= What you have to do =
Rewrite the stretch of the listing below, from the line containing "In a sequence" through the line containing "the ground surface at pyautogui.locateOnScreen(0, 0, 360, 239) →", substituting "order" for "arrange" and leaving everything else unchanged.

Start

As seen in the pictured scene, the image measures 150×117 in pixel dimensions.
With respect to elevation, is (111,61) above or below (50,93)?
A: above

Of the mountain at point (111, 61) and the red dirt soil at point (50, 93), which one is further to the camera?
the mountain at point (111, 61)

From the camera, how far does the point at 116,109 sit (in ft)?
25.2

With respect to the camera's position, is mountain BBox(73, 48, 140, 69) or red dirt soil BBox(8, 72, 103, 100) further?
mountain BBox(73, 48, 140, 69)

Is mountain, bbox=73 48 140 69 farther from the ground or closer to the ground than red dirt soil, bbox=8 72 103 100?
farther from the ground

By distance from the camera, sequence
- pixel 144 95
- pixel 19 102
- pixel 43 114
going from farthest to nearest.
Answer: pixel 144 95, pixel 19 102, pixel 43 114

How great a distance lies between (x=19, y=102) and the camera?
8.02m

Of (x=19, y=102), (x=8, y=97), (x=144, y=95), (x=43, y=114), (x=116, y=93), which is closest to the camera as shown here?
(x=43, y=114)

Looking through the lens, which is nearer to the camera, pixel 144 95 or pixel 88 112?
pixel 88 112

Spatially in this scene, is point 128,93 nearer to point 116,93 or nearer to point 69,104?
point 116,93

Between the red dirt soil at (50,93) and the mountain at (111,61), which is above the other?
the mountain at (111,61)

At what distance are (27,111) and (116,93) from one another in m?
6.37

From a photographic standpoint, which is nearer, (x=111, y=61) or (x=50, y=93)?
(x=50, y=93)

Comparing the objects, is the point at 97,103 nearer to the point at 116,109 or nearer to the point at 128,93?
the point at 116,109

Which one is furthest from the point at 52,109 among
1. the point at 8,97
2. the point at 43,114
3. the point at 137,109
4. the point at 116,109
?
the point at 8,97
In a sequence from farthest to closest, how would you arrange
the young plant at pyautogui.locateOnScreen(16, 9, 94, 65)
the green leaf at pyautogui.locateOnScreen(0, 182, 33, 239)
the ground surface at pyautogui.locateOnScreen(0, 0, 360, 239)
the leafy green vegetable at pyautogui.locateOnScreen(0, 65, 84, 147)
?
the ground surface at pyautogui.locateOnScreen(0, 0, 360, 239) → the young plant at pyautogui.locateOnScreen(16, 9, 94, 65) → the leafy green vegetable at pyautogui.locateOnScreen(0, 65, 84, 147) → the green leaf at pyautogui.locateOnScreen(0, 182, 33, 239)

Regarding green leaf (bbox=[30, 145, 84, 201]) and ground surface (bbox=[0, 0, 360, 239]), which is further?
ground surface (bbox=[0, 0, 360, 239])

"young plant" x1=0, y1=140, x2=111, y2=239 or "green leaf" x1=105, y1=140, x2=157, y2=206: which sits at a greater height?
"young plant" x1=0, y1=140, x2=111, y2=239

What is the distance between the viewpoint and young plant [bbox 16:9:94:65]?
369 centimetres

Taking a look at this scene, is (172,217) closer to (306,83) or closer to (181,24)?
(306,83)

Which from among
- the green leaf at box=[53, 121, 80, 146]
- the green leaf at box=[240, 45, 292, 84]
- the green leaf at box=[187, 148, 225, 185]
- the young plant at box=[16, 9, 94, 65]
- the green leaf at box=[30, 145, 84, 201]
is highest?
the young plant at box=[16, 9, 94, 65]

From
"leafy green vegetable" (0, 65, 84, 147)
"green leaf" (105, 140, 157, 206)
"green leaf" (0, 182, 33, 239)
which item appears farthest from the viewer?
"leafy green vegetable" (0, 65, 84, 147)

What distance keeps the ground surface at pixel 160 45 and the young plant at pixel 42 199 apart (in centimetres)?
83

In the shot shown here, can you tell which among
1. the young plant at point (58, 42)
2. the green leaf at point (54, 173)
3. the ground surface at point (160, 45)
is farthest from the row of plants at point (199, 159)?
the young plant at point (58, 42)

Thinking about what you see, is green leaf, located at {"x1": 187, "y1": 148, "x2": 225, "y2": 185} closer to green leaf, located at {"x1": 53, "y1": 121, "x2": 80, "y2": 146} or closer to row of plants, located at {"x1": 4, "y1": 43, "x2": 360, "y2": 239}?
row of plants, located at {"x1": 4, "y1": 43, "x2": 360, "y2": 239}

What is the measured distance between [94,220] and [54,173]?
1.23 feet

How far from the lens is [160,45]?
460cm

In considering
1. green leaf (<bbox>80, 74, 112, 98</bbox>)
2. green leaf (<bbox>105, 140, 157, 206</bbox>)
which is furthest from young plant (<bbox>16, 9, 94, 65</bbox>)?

End

= Answer to this task =
In a sequence from farthest to closest, how would you order
the young plant at pyautogui.locateOnScreen(16, 9, 94, 65)
the green leaf at pyautogui.locateOnScreen(0, 182, 33, 239)
the ground surface at pyautogui.locateOnScreen(0, 0, 360, 239)
the leafy green vegetable at pyautogui.locateOnScreen(0, 65, 84, 147)
?
the ground surface at pyautogui.locateOnScreen(0, 0, 360, 239) → the young plant at pyautogui.locateOnScreen(16, 9, 94, 65) → the leafy green vegetable at pyautogui.locateOnScreen(0, 65, 84, 147) → the green leaf at pyautogui.locateOnScreen(0, 182, 33, 239)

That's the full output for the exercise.